El escritor Adalberto Agudelo-Duque, manizaleño, nacido en 1943, decidió elegir un camino sinuoso en su escritura, alejado de las modas literarias, distante de las directrices consumistas, a leguas de la banalidad superflua de la cultura mostrona y aparente. Lo que sí hizo fue basar toda su obra, incluso “Suicidio por reflexión”, su ópera prima, en la riqueza inagotable, encantadora, avasalladora, del pueblo, del trabajador asalariado, del estudiante hambriento, del carpintero, del voceador, del vago, del borracho, del travesti arrabalero, de todas y todos los que sobreviven por el milagro de la cultura, de la solidaridad, de la caridad. Es allí de donde extrae la savia que alimentará toda su obra. Es una de las fuentes, quizá la más trascendente, en las que se sustenta toda su escritura. Encuentra allí la riqueza exuberante para construir su propio mundo literario, abigarrado, fractálico. Algunos ejemplos de esta raigambre popular en algunas de sus obras se presentan a continuación.

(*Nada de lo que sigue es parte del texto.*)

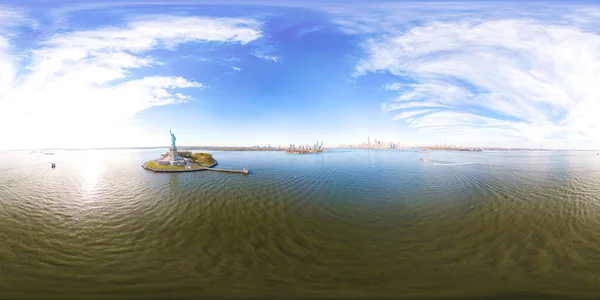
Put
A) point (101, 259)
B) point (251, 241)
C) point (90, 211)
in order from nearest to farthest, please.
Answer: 1. point (101, 259)
2. point (251, 241)
3. point (90, 211)

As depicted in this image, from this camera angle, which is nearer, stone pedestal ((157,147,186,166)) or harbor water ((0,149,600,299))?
harbor water ((0,149,600,299))

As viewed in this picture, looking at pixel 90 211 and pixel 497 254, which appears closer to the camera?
pixel 497 254

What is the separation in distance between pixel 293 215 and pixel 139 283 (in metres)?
10.8

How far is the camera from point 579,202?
20.8 meters

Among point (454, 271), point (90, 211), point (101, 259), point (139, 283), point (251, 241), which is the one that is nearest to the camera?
point (139, 283)

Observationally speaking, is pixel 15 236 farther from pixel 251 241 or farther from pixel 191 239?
pixel 251 241

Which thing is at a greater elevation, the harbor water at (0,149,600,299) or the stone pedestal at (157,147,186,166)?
the stone pedestal at (157,147,186,166)

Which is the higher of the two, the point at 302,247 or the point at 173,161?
the point at 173,161

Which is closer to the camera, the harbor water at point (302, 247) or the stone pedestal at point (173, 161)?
the harbor water at point (302, 247)

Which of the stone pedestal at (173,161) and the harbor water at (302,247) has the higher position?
the stone pedestal at (173,161)

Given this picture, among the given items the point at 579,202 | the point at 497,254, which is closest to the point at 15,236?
the point at 497,254

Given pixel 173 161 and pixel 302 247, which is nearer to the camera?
pixel 302 247

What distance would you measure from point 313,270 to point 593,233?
2086 centimetres

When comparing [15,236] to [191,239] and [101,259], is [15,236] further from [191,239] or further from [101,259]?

En “Suicidio por reflexión” se lee: Continúo mi oficio. Con más cuidado que antes despojo a las canecas de los tesoros cristalizados en cortezas que he de vender con mis hermanos a veinticinco centavos el saco”. “Por una vez más grito mi periódico con fuerza. Por fin empiezo a vender mis pasquines. Oscar Olivares, el potencial suicida de la novela, representa a Adalberto en sus años de juventud sobreviviendo en medio de incertidumbres incontables, descritas con rabia y desesperación, pero con fruición literaria, propia del autor.
En “Toque de queda”: Los vio pasar. Iban de veinte, treinta en frente. De mil en fondo. Los ojos puestos en un punto adelante con decisión y coraje. Examinó al detalle los bolsos, maletines, bolsillos y supo que los muchachos estaban repletos de piedra. Porque la vareta no pesa tanto, seguro. Ayer cuadernos, hoy piedras, mañana molotó, petardos, armas de verdad. ¿Qué pensarán los de arriba? Un chivo expiatorio y listo. A correr se dijo. Narración magistral creada por Adalberto, refiriéndose a hechos reales ocurridos en la ciudad de Manizales donde estudiantes universitarios y de colegio salen a huelga en protesta por la crisis universitaria del momento, 1976. El estudiantado oficial, el pueblo; los soldados, los policías, el pueblo una vez más.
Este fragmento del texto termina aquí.